▸ **What is expected**
Output only the lines below from the one containing "Lafer Bratenfond 400 ml" to the one containing "Най-злата и покварена в рока - Шарън Озбърн", exactly as written, both ends kept.

▸ **Available data**
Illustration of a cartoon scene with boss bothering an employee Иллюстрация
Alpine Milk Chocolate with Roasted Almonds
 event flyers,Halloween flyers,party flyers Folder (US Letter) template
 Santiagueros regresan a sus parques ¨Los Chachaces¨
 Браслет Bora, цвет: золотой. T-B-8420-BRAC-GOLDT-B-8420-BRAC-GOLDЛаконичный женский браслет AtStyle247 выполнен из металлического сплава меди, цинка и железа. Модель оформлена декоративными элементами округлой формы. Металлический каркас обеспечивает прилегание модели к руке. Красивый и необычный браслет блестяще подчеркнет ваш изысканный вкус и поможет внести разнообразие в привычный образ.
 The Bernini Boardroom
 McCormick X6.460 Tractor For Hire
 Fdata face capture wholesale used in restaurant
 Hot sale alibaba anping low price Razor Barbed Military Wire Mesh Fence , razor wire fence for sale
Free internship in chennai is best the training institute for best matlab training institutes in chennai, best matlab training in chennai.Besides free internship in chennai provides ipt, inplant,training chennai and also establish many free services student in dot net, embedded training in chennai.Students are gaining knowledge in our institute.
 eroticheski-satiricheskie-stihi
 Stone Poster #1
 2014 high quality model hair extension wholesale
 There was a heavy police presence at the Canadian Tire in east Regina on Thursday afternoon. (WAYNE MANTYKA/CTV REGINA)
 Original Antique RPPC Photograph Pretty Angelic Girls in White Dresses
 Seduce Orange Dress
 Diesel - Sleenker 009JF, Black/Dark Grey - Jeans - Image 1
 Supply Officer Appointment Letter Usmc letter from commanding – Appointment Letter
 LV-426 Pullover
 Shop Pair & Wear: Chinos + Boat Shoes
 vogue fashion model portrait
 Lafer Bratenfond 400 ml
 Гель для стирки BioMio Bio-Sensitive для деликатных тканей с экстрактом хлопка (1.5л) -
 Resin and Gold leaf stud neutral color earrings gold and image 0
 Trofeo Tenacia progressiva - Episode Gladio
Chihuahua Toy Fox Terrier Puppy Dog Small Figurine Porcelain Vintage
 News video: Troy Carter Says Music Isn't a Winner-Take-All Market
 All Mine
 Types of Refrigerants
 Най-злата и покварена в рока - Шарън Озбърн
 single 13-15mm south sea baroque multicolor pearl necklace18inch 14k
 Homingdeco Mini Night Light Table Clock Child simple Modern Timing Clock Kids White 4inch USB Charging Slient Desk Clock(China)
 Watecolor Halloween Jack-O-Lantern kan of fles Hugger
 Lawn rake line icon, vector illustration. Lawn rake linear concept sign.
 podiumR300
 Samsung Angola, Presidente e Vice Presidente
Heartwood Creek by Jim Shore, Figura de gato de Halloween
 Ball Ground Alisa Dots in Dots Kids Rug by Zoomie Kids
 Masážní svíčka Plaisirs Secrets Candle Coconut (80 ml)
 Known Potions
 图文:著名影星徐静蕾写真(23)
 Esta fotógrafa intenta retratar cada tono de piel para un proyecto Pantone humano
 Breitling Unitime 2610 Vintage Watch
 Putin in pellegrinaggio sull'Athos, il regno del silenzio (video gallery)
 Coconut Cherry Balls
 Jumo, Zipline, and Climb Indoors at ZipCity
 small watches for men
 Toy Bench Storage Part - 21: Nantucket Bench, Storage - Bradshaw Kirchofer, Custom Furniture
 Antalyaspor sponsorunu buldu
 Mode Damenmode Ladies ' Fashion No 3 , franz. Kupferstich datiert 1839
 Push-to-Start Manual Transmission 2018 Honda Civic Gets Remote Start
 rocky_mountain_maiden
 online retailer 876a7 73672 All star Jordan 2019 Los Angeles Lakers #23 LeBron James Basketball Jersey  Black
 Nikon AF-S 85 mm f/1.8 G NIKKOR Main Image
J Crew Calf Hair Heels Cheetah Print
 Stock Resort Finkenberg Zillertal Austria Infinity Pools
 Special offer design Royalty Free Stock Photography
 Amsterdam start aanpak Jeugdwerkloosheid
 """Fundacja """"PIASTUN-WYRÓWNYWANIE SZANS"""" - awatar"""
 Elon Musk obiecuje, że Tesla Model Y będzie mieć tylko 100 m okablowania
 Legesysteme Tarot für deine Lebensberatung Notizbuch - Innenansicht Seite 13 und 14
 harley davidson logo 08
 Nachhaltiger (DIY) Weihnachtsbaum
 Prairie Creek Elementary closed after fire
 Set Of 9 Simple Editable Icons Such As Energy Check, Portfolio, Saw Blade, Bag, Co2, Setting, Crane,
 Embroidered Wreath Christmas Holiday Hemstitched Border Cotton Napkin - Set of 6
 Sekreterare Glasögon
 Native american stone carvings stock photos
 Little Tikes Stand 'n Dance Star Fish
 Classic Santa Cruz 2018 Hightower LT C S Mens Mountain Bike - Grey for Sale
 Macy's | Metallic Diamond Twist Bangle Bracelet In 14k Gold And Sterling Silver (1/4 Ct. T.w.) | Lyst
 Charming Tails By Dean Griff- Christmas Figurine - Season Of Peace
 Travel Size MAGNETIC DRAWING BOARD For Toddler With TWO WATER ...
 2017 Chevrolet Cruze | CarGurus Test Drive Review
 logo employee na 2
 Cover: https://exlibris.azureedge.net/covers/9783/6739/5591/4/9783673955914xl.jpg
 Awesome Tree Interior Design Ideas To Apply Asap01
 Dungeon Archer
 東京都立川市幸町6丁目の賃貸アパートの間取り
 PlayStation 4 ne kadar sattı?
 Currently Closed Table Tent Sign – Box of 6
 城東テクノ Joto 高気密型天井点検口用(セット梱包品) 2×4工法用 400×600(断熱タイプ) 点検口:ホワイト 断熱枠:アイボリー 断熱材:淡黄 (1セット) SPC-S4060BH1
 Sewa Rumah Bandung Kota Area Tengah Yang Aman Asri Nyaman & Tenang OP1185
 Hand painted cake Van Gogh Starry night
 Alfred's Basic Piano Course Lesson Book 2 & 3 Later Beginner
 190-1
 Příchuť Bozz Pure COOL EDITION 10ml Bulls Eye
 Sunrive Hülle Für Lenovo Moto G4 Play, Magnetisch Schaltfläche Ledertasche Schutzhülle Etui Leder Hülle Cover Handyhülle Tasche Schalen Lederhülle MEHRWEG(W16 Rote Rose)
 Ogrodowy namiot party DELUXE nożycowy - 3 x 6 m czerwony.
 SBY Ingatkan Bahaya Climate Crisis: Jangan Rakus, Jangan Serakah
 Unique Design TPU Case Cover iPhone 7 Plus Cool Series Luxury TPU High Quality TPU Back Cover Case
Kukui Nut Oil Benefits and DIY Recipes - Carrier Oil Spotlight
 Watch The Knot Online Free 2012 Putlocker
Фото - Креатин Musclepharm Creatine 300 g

▸ **Answer area**
 Lafer Bratenfond 400 ml
 Гель для стирки BioMio Bio-Sensitive для деликатных тканей с экстрактом хлопка (1.5л) -
 Resin and Gold leaf stud neutral color earrings gold and image 0
 Trofeo Tenacia progressiva - Episode Gladio
Chihuahua Toy Fox Terrier Puppy Dog Small Figurine Porcelain Vintage
 News video: Troy Carter Says Music Isn't a Winner-Take-All Market
 All Mine
 Types of Refrigerants
 Най-злата и покварена в рока - Шарън Озбърн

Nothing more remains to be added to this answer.